Today I drop my cleaning off with Joseph the tailor and we exchange Yiddishisms and reminiscences (his) of Jewish Russia. Two blocks south I lunch at a place whose Florentine owner disdains credit cards and prepares the best Tuscan food in New York. In a hurry, I can opt instead for a falafel from the Israelis on the next block; I might do even better with the sizzling lamb from the Arab at the corner.

Fifty yards away are my barbers: Giuseppe, Franco and Salvatore, all from Sicily — their “English” echoing Chico Marx. They have been in Greenwich Village forever but never really settled: how should they? They shout at one another all day in Sicilian dialect, drowning out their main source of entertainment and information: a 24-hour Italian-language radio station. On my way home, I enjoy a mille-feuille from a surly Breton pâtissier who has put his daughter through the London School of Economics, one exquisite éclair at a time.

All this within two square blocks of my apartment — and I am neglecting the Sikh newsstand, the Hungarian bakery and the Greek diner (actually Albanian but we pretend otherwise). Three streets east and I have Little Hapsburgia: Ukrainian restaurant, Uniate church, Polish grocery and, of course, the long-established Jewish deli serving Eastern European staples under kosher labels. All that is missing is a Viennese cafe — for this, symptomatically, you must go uptown to the wealthy quarters of the city.

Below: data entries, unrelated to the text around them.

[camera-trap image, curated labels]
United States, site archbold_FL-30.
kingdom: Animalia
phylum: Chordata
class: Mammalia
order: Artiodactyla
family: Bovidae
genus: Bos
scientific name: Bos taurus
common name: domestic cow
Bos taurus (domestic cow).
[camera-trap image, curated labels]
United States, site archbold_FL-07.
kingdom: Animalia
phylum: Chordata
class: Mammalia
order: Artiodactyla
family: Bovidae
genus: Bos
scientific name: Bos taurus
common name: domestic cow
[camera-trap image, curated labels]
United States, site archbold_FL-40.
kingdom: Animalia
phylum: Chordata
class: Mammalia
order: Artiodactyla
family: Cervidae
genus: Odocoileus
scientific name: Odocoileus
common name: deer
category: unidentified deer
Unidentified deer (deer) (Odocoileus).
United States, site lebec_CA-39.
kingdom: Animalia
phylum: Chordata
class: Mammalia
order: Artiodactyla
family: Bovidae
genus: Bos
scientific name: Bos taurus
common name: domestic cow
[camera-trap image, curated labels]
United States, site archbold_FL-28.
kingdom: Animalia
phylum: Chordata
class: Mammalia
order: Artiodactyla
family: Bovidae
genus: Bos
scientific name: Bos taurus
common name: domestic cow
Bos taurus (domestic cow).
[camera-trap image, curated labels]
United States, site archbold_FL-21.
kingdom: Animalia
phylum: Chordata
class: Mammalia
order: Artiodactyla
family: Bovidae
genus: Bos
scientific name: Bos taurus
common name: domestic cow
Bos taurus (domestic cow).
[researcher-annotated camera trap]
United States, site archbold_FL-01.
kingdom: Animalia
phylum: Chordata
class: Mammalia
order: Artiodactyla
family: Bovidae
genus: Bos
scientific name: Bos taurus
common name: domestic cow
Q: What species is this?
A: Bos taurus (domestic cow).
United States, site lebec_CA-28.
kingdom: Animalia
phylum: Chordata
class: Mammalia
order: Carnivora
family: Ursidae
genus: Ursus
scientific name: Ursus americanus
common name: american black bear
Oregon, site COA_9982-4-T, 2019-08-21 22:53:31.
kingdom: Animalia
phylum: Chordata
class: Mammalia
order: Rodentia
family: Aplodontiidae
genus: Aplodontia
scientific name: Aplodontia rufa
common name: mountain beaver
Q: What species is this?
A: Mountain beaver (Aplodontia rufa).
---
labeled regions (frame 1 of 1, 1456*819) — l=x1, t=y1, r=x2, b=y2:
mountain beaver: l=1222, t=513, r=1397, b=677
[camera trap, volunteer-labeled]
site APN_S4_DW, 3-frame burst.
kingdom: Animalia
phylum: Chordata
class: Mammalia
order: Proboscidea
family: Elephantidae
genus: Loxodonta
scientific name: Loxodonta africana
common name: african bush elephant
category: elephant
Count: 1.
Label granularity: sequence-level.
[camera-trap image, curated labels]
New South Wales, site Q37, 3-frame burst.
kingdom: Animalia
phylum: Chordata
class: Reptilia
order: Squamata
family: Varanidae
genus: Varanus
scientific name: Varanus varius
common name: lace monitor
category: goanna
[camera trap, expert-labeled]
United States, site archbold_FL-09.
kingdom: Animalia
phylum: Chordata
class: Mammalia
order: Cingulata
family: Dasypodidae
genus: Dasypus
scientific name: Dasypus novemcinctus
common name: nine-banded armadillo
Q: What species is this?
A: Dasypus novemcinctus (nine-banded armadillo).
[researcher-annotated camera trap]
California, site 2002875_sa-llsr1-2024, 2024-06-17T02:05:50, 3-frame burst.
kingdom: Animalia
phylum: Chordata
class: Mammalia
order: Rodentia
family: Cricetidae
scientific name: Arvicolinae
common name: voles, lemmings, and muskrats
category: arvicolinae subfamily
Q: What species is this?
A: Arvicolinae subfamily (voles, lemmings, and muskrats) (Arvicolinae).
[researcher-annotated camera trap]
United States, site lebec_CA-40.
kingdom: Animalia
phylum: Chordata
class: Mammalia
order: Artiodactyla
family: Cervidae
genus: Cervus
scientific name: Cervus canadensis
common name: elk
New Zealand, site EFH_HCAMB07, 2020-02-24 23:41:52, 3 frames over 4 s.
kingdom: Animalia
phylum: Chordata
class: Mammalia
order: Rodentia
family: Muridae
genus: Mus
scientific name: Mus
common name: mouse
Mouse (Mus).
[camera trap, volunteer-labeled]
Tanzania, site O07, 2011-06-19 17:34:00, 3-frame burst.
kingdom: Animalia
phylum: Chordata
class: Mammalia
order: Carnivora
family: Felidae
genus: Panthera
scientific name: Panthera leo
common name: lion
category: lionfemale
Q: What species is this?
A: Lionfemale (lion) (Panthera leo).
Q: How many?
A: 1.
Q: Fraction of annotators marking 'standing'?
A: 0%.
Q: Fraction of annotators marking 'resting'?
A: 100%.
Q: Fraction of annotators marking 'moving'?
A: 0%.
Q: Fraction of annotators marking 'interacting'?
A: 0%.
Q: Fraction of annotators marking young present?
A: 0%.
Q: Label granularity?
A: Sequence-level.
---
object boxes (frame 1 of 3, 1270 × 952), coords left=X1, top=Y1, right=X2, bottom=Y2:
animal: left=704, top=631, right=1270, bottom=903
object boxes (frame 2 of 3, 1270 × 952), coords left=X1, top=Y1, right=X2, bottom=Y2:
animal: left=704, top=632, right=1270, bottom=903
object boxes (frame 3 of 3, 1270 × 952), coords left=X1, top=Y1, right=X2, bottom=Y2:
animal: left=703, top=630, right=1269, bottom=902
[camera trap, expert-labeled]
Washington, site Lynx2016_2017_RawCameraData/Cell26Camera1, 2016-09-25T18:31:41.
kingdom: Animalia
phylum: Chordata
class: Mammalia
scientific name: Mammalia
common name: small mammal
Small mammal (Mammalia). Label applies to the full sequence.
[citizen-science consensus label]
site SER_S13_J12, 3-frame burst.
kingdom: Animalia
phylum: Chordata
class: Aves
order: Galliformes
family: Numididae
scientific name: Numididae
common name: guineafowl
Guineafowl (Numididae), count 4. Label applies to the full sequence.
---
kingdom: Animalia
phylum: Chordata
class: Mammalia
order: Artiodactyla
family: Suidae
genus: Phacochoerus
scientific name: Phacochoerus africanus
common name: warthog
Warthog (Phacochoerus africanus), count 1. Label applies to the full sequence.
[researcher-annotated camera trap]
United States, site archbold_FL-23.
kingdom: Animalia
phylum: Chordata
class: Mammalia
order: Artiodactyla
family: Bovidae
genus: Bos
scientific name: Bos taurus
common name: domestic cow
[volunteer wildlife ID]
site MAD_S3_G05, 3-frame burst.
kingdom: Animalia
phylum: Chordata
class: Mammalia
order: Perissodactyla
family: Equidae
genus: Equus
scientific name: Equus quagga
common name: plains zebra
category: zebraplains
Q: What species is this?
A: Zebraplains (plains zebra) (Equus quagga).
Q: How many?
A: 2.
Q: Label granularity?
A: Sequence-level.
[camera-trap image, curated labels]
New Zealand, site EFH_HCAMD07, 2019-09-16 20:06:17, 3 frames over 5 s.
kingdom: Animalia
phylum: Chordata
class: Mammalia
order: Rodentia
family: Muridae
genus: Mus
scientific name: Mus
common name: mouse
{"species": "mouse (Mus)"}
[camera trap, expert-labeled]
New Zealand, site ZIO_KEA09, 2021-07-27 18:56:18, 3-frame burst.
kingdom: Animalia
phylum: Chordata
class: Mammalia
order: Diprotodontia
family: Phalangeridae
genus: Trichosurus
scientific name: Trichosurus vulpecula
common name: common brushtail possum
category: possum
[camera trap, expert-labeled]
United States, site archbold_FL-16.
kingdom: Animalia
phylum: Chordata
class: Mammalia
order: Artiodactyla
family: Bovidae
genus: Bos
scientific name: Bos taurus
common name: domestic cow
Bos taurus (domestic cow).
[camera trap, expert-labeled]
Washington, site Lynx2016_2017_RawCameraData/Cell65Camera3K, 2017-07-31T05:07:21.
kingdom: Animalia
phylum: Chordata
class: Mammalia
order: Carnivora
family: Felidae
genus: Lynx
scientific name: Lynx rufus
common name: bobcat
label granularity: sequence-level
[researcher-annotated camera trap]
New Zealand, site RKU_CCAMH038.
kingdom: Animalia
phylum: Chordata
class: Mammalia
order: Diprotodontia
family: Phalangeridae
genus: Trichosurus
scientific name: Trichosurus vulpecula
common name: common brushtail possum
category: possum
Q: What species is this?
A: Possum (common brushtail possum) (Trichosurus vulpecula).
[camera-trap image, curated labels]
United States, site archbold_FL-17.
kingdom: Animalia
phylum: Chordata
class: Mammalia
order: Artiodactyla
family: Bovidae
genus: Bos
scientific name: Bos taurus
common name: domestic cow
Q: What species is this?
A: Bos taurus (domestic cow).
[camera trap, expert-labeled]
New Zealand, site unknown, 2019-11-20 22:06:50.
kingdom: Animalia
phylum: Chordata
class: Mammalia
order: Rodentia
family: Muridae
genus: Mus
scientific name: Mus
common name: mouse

A timeless joke in the Valley — actually, it merely feels timeless; the Valley was orchards till a few decades ago — is that “IC” stands not for “integrated circuit” but “Indian and Chinese.” There’s a ton of Indian and Chinese culture in the Valley. And so much more. Whenever I wandered off Stanford’s campus for a day, I would hear Spanish and four or five other languages I could only guess at. “What is that? Urdu?” We had friends from all over the world. I’ll never forget the moment I realized during a party my grad school housemates — from Turkey and Switzerland — and I threw that I was the only American at our party.

Fairfield County is generally a wonderful place to raise kids, but I sure miss the Valley’s cultural riches. We’ve exhausted ourselves trying — in vain — to find a bilingual immersion school for our kids. Despite widespread appreciation of the value of learning Mandarin and Spanish, bilingual immersion schools basically don’t exist in Fairfield County (except in districts with very low test scores and very large concentrations of ESL learners). Conversely, type “san francisco bilingual schools” into Google, and you’ll quickly find bilingual French-English, Russian-English, Spanish-English, Chinese-English, German-English, and Japanese-English schools. And bilingual — even tri-lingual — schools are the norm in Europe and, increasingly, Asia.

I feel sorry for Americans who seldom meet, and feel threatened by, foreigners. Foreigners (most especially my wife, of course) have enriched my life beyond imagination.